Rhein Protects Against Severe Acute Pancreatitis In vitro and In vivo by Regulating the JAK2/STAT3 Pathway

Abstract

Rhein is widely used in inflammation treatment in China, but its effects on severe acute pancreatitis (SAP) have not been studied closely. This study investigated rhein’s protective effects against SAP using in vitro and in vivo models to determine whether its protective mechanism regulated the Janus kinase two and signal transducer and activator of transcription 3 (JAK2/STAT3) signalling pathway.
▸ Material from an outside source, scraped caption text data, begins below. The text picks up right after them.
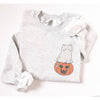 Pumpkin Cat Crewneck Sweatshirt-Painted Lavender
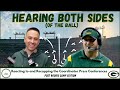 Packers coordinator press conferences reacting to and interpreting what was said postrookie camp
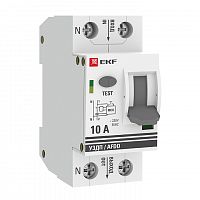 Изображение Устройство защиты от дугового пробоя (УЗДП) 1P+N 10А PROxima EKF afdd-2-10-pro 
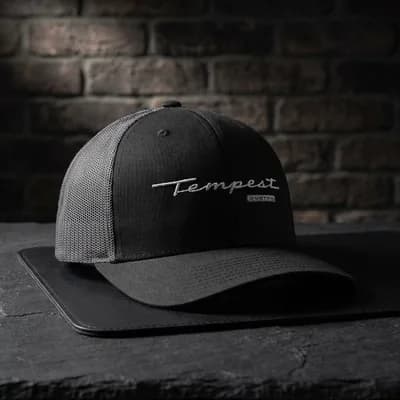 1964 Pontiac Tempest Script Logo Snapback Trucker Cap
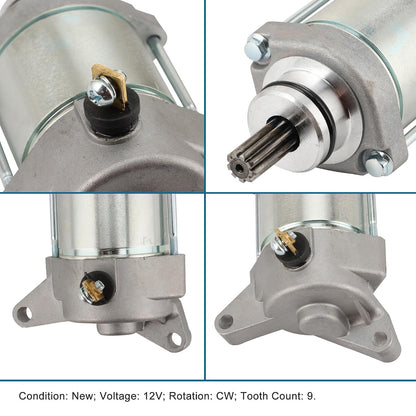 9-Tooth Starter Motor for Yamaha WR450F 2003–2006 5TJ-81890-10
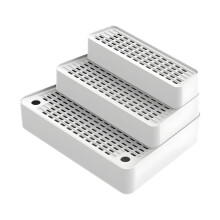 Modern Puss Waste Box Step Trilaminar Plan Against Slip-White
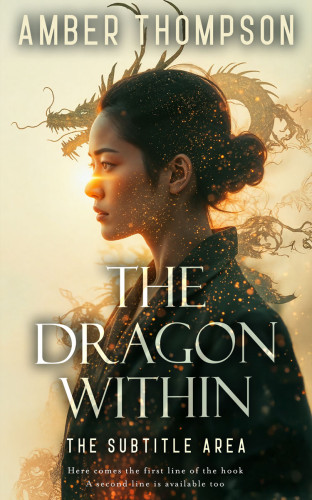 3D mockup of Hunter Green #33655 - Premade Fantasy Book Cover | BookCoverZone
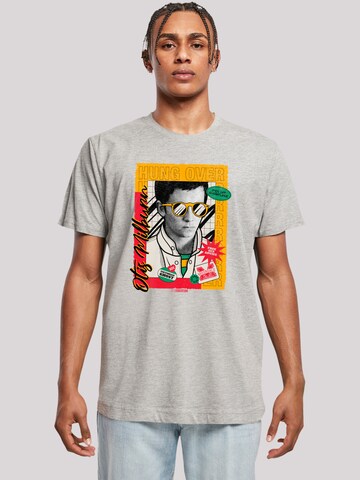 T-Shirt 'Sex Education Otis Hung Over Collage Netflix TV Series' F4NT4STIC en gris : devant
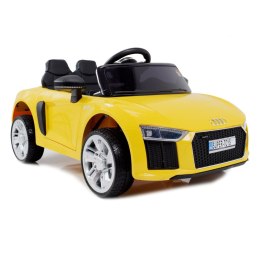 Samochód Na Akumulator Audi R8 Żółty /hl1818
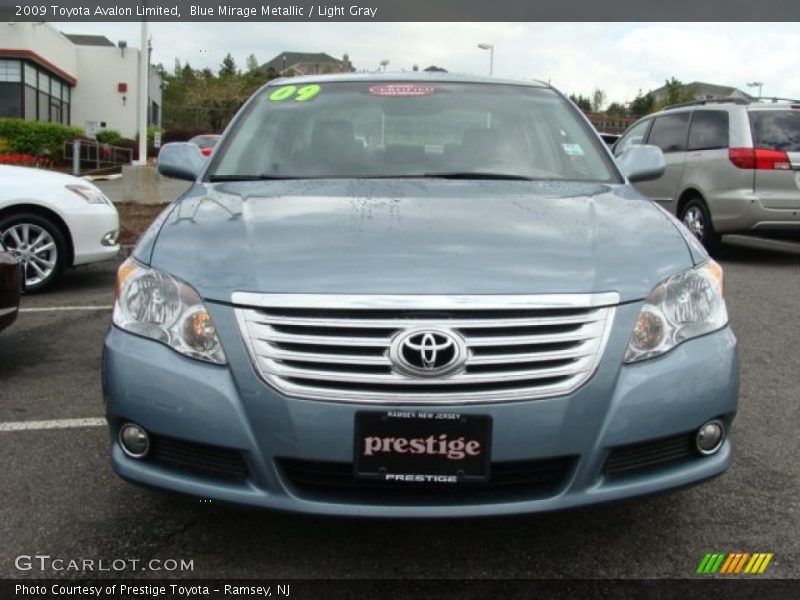 Blue Mirage Metallic / Light Gray 2009 Toyota Avalon Limited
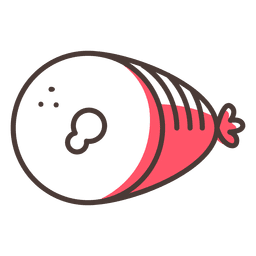 Ícone de comida de presunto Desenho PNG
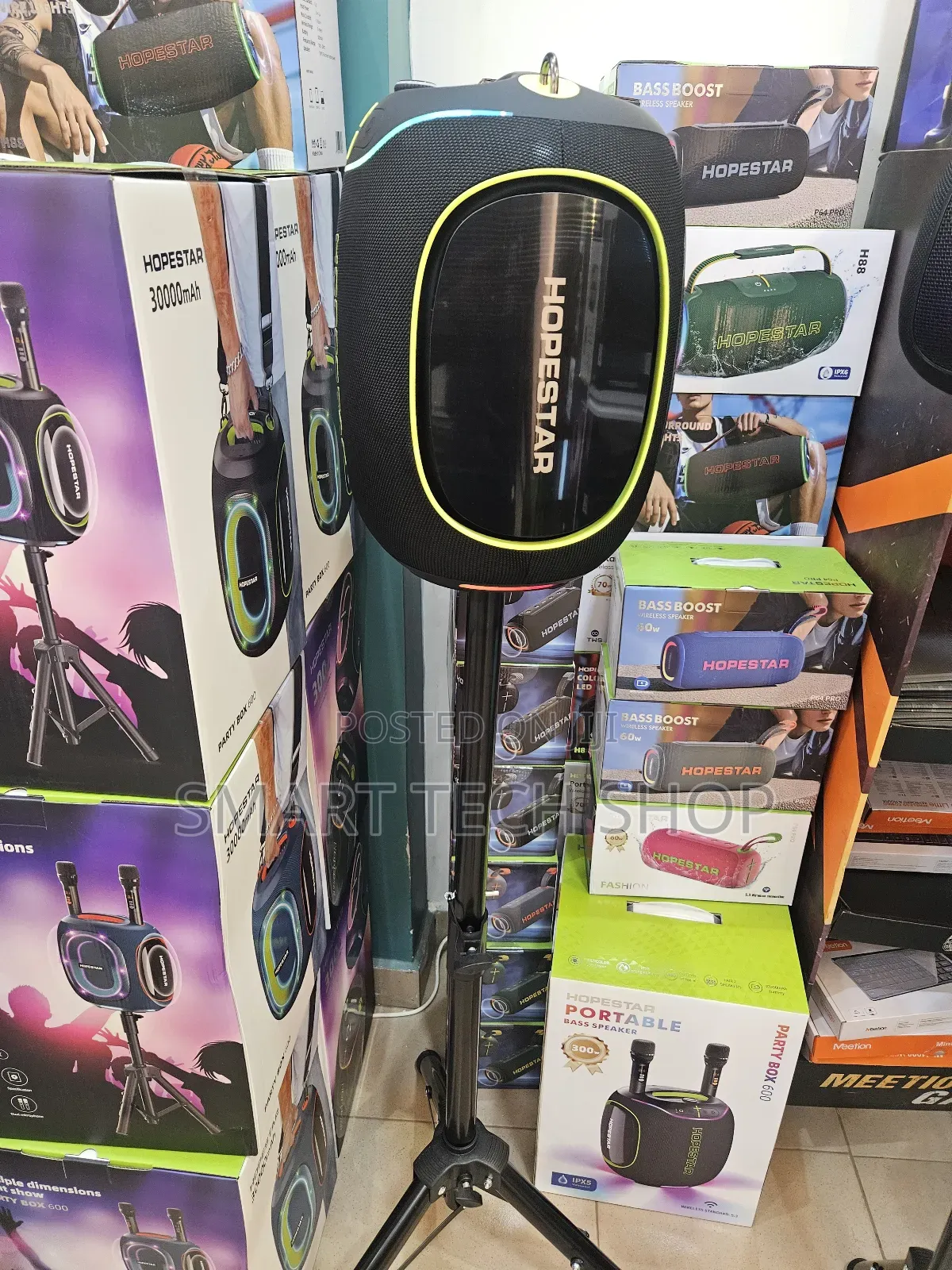 Hopestar Partybox 600. 300w 30000mah Battery Bluetooth Speaker. Ip67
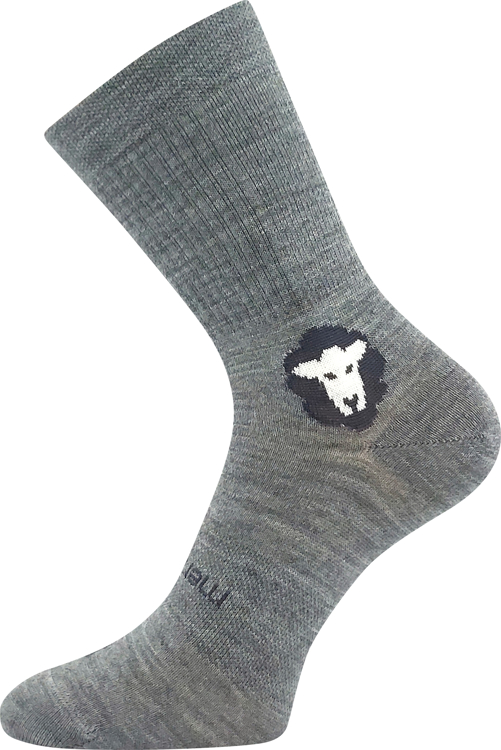Kép VOXX® zokni Barefootan merino világosszürke 3 pár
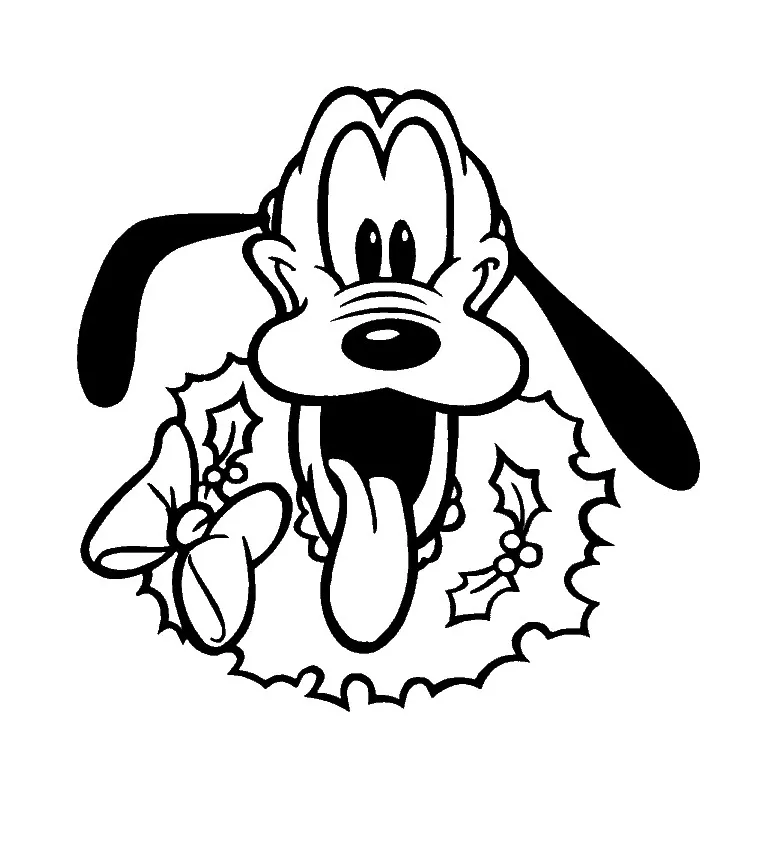 Pluto coloring page for kids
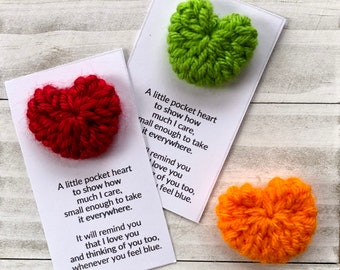 Pocket Heart Hugs Project Tags |  2 Versions Printable Labels / Tags Only - No Pattern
Thirty-six male Sprague–Dawley rats were randomised into sham operation, SAP and rhein groups. The SAP model was induced by retrograde pancreatic bile duct injection of sodium taurocholate. Serum TNF-α and interleukin (IL)-6 levels were determined by ELISA, whereas serum amylase and lipase concentrations were measured using test kits. Western blot and/or immunohistochemistry quantified JAK2 and STAT3 expression. Furthermore, histopathological pancreatic changes were detected by haematoxylin and eosin staining. AR42J cells were randomly divided into the control, cerulein and rhein groups. Amylase activity was assessed using an amylase test kit; the tumour necrosis factor-α (TNF-α) expression was determined by enzyme-linked immunosorbent assay (ELISA). JAK2 and STAT3 protein expression were evaluated by western blot. SAP was concomitant with increased JAK2 and STAT3 expressions in vivo. Pre-treatment with rhein attenuated serum TNF–α and IL-6 levels effectively, and notably reduced p-JAK2, p-STAT3, JAK2 and STAT3 protein expression. Rhein significantly alleviated pancreatic histopathology. Compared to untreated groups, rhein significantly reduced amylase activity in supernatants of AR42J cells induced by cerulein in vitro. Furthermore, rhein altered JAK2 and STAT3 protein levels in AR42J cells after cerulein induction. Overall, rhein exerted protective effect on SAP in vitro and in vivo, possibly through the JAK2/STAT3 signalling pathway.